* [URAIAN TUGAS] Perbarui kutipan tentang Ramadhan mulai dari "Seperti yang dipesankan" sampai dengan "inilah bulan perdamaian." dengan mengganti "teroris" menjadi "pelaku kekerasan", lalu tuliskan bagian itu secara utuh.

* [KUTIPAN PILIHAN]

- - - - - - -

Patut disesalkan, aksi teror di gerbang katedral Makasar, Sulawesi Selatan, Ahad (28/03/2021) dan aksi teror di Mabes Polri Jakarta, Rabu (31/03/2021) tersebut dilakukan oleh orang atau kelompok yang beridentitas Islam. Padahal, sungguh, Islam merupakan agama anti kerusuhan, setidaknya bila dilihat dari materi dan nilai yang terkandung dalam dua sumber utama Islam yaitu Alquran dan hadits Nabi Muhammad Saw, serta dari prilaku yang dicontohkan sendiri oleh nabi Muhammad Saw. “Sesungguhnya engkau (Muhammad) Kami utus sebagai rahmat bagi alam semesta”. (Q.S. Al-Anbiya: 107).

Dari sekian banyak nilai luhur yang dikandung ajaran Islam, nilai-nilai ibadah Ramadhan saja amat jelas terlihat kalau Islam mengutuk kekerasan dan pertikaian. Ramadhan merupakan bulan mulia yang membawa pesan kedamaian karena pada bulan ini para setan sebagai pembisik berbagai keangkara-murkaan dibelenggu, pintu gerbang surga penuh dengan keindahan, kedamaian, dan wewangian dibuka seluas dan selebar-lebarnya, serta pintu neraka yang penuh dengan gejolak kekerasan dan penyiksaan dikunci serapat-rapatnya. Seperti sabda Rasulullah Saw: Ketika masuk bulan Ramadhan maka setan-setan dibelenggu, pintu-pintu surga dibuka, dan pintu neraka ditutup. (HR. Bukhari dan Muslim).

Seperti yang dipesankan hadits nabi di atas, sejatinya kehadiran bulan ini dapat membuat suasana di negeri ini senantiasa aman dan tentram karena bulan ini membawa nilai-nilai agung ke hadapan manusia agar setan-setan di dalam diri umat manusia dipenjara, prilaku yang membuat aman, tentram dan harmonis kian terpancar dalam kehidupan, serta pintu-pintu kesengsaraan akibat ulah teroris dan prilaku amoral lainnya ditutup. Inilah Ramadhan, inilah bulan perdamaian.

Di bulan Ramadhan ini ibadah puasa dijalani untuk mengekang hawa nafsu. Proses pengekangan hawa nafsu ini, mulai dari mengendalikan nafsu perut, nafsu syahwat dan sejenisnya berupaya menjadikan manusia sebagai insan al-kamil atau manusia paripurna. Prilaku teror dan aksi bejat lainnya merupakan dorongan nafsu buruk yang menciptakan inferno atau kesengsaraan, dan menjatuhkan nilai kemanusiaan paripurna tersebut. Nilai mengekang hawa nafsu ini sejatinya dipahami dan diamalkan agar ketentraman dan kedamaian selalu terpancar dari prilaku manusia beriman.

“Setiap amalan kebaikan yang dilakukan oleh manusia akan dilipatgandakan dengan sepuluh kebaikan yang semisal hingga tujuh ratus kali lipat. Allah Swt berfirman: “Kecuali amalan puasa. Amalan puasa tersebut adalah untuk-Ku. Aku sendiri yang akan membalasnya. Disebabkan dia telah meninggalkan syahwat dan makanan karena-Ku. Bagi orang yang berpuasa akan mendapatkan dua kebahagiaan yaitu kebahagiaan ketika dia berbuka dan kebahagiaan ketika berjumpa dengan Rabnya. Sungguh bau mulut orang yang berpuasa lebih harum di sisi Allah daripada bau minyak kasturi.” (HR. Bukhari dan Muslim).

- - - - - - -

* [DATA YANG DITAMPILKAN]

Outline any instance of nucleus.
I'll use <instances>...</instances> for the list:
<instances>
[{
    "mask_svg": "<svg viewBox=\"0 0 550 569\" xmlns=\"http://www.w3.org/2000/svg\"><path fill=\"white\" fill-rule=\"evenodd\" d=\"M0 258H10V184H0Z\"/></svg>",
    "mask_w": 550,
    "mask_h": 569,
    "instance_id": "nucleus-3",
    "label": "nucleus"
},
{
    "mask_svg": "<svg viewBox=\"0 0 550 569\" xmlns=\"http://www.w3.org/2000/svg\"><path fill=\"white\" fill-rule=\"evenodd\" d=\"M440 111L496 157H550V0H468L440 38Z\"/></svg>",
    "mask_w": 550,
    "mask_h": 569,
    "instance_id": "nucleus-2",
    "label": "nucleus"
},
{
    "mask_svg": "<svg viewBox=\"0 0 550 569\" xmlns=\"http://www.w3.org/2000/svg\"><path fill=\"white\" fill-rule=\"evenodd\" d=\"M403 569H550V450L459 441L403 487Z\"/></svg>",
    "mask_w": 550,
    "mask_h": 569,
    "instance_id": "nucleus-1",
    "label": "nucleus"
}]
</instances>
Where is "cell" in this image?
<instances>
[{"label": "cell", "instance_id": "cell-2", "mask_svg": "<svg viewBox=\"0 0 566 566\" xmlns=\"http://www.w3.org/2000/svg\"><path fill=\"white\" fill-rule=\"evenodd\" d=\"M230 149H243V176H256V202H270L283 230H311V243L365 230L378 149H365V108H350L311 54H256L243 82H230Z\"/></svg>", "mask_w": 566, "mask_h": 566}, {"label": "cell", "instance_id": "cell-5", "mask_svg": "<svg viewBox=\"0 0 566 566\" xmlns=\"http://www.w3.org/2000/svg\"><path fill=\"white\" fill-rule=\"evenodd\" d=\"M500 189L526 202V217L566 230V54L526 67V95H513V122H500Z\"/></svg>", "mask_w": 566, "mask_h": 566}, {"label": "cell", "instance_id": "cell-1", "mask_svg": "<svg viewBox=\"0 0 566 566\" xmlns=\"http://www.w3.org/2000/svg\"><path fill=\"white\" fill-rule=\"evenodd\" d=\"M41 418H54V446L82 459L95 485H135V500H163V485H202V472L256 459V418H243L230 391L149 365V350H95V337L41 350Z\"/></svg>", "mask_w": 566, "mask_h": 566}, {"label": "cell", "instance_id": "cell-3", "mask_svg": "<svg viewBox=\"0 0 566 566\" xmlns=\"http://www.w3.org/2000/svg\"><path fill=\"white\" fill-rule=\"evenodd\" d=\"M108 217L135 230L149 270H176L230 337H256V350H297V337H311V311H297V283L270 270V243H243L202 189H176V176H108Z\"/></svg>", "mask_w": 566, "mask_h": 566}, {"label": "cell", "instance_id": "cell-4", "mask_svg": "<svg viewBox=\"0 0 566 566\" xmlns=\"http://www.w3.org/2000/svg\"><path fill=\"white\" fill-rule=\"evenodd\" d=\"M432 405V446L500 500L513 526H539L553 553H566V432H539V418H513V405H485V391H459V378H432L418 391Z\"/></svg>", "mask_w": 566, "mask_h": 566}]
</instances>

- - - - - - -

* [PENYELESAIAN SOAL]
Seperti yang dipesankan hadits nabi di atas, sejatinya kehadiran bulan ini dapat membuat suasana di negeri ini senantiasa aman dan tentram karena bulan ini membawa nilai-nilai agung ke hadapan manusia agar setan-setan di dalam diri umat manusia dipenjara, prilaku yang membuat aman, tentram dan harmonis kian terpancar dalam kehidupan, serta pintu-pintu kesengsaraan akibat ulah pelaku kekerasan dan prilaku amoral lainnya ditutup. Inilah Ramadhan, inilah bulan perdamaian.